*Aim of the exercise*:
Scan the material for the word "charset" and copy each line where it occurs.

*Records supplied*:
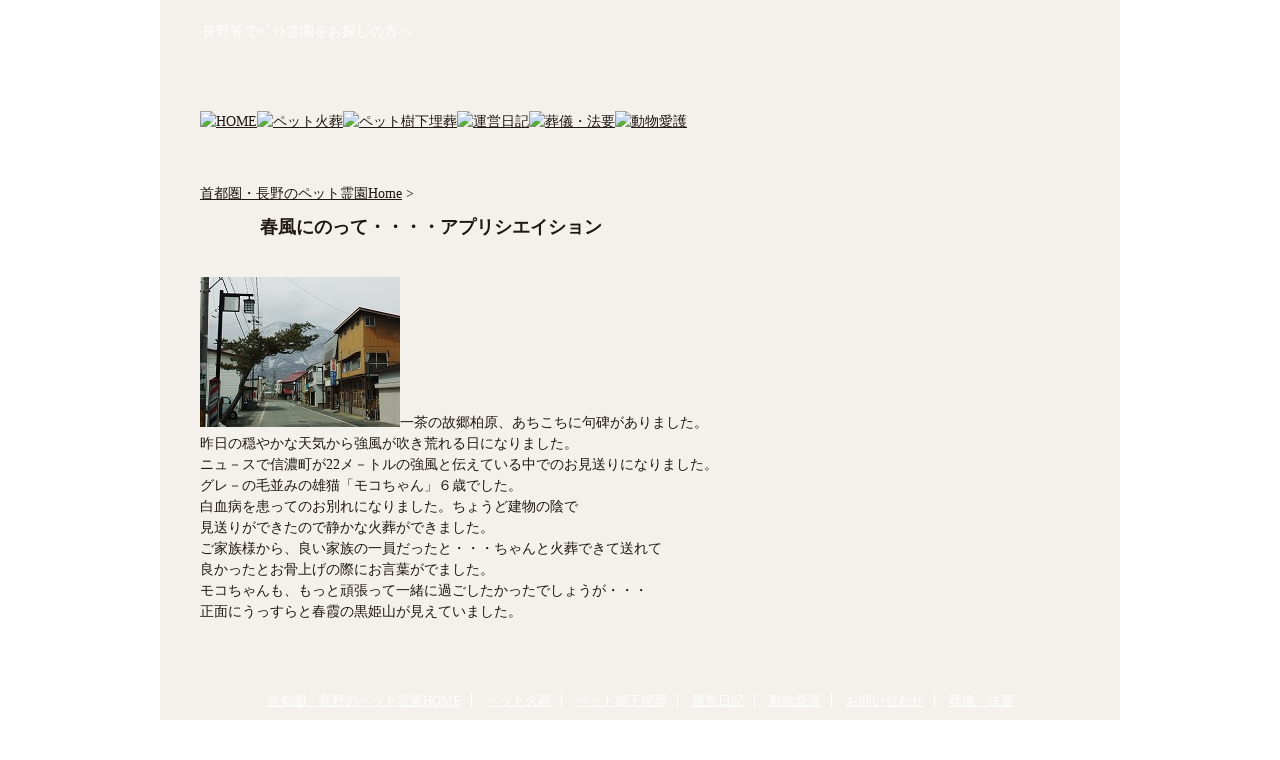

--- FILE ---
content_type: text/html; charset=UTF-8
request_url: https://appreciation-nagano.com/blog2013h/blog2013/2013318/
body_size: 2801
content:
	<!DOCTYPE html PUBLIC "-//W3C//DTD XHTML 1.0 Transitional//EN"
        "https://www.w3.org/TR/2000/REC-xhtml1-20000126/DTD/xhtml1-transitional.dtd">
<html xmlns="https://www.w3.org/1999/xhtml" xml:lang="ja" lang="ja">
<head>

<!-- Site Header Content //-->
<!--
<link rel="stylesheet" media="screen" type="text/css" href="/index.php/tools/css/themes/appreciation/main.css" />
-->

<meta name="google-site-verification" content="G17IVMkettbUI2UGJR9IYpsaV-5vmcTp4JxXs8mxkxY" />
<meta name="msvalidate.01" content="651DFE459526953A1B751393A89294BB" />
<meta name="format-detection" content="telephone=no">

<link rel="stylesheet" media="screen" type="text/css" href="/index.php/tools/css/themes/appreciation/typography.css" />


<link rel="canonical" href="https://appreciation-nagano.com/" />


<meta http-equiv="content-type" content="text/html; charset=UTF-8" />
<title>猫火葬信濃町，信州ペット訪問火葬ｱﾌﾟﾘｼｴｲｼｮﾝ</title>
<meta name="description" content="強風" />

<script type="text/javascript">
var CCM_DISPATCHER_FILENAME = '/index.php';var CCM_CID = 865;var CCM_EDIT_MODE = false;var CCM_ARRANGE_MODE = false;var CCM_IMAGE_PATH = "/updates/concrete5.4.2.2.ja/concrete/images";
var CCM_TOOLS_PATH = "/index.php/tools/required";
var CCM_REL = "";

</script>


<link rel="stylesheet" type="text/css" href="/updates/concrete5.4.2.2.ja/concrete/css/ccm.base.css?v=72ed6fe996b6a65a0245f08d48a7eb4b" />
<script type="text/javascript" src="/updates/concrete5.4.2.2.ja/concrete/js/jquery.js?v=72ed6fe996b6a65a0245f08d48a7eb4b"></script>
<script type="text/javascript" src="/updates/concrete5.4.2.2.ja/concrete/js/ccm.base.js?v=72ed6fe996b6a65a0245f08d48a7eb4b"></script>

<script type="text/javascript" src="/themes/appreciation/js/yuga.js"></script>
<!-- <script type="text/javascript" src="/themes/appreciation/js/smp.js"></script> -->


<!-- Google tag (gtag.js) -->
<script async src="https://www.googletagmanager.com/gtag/js?id=G-K4X2QRG83S"></script>
<script>
  window.dataLayer = window.dataLayer || [];
  function gtag(){dataLayer.push(arguments);}
  gtag('js', new Date());

  gtag('config', 'G-K4X2QRG83S');
</script>

</head>

<body>
<div id="header">

<h1 id="sub-title">長野等でﾍﾟｯﾄ霊園をお探しの方へ</h1>

<div id="site-title"><a href="/">アプリシエイション</a></div>


<!-- <div id="header_contact">
<a href="/contact/" title="メールでのお問い合わせはこちら">
<img src="/themes/appreciation/images/common/header_contact.jpg" alt="メールでのお問い合わせはこちらからお願いいたします" class="btn" /></a>
</div> -->


<!--/#header--></div>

*Solution to the problem*:
content_type: text/html; charset=UTF-8
<meta http-equiv="content-type" content="text/html; charset=UTF-8" />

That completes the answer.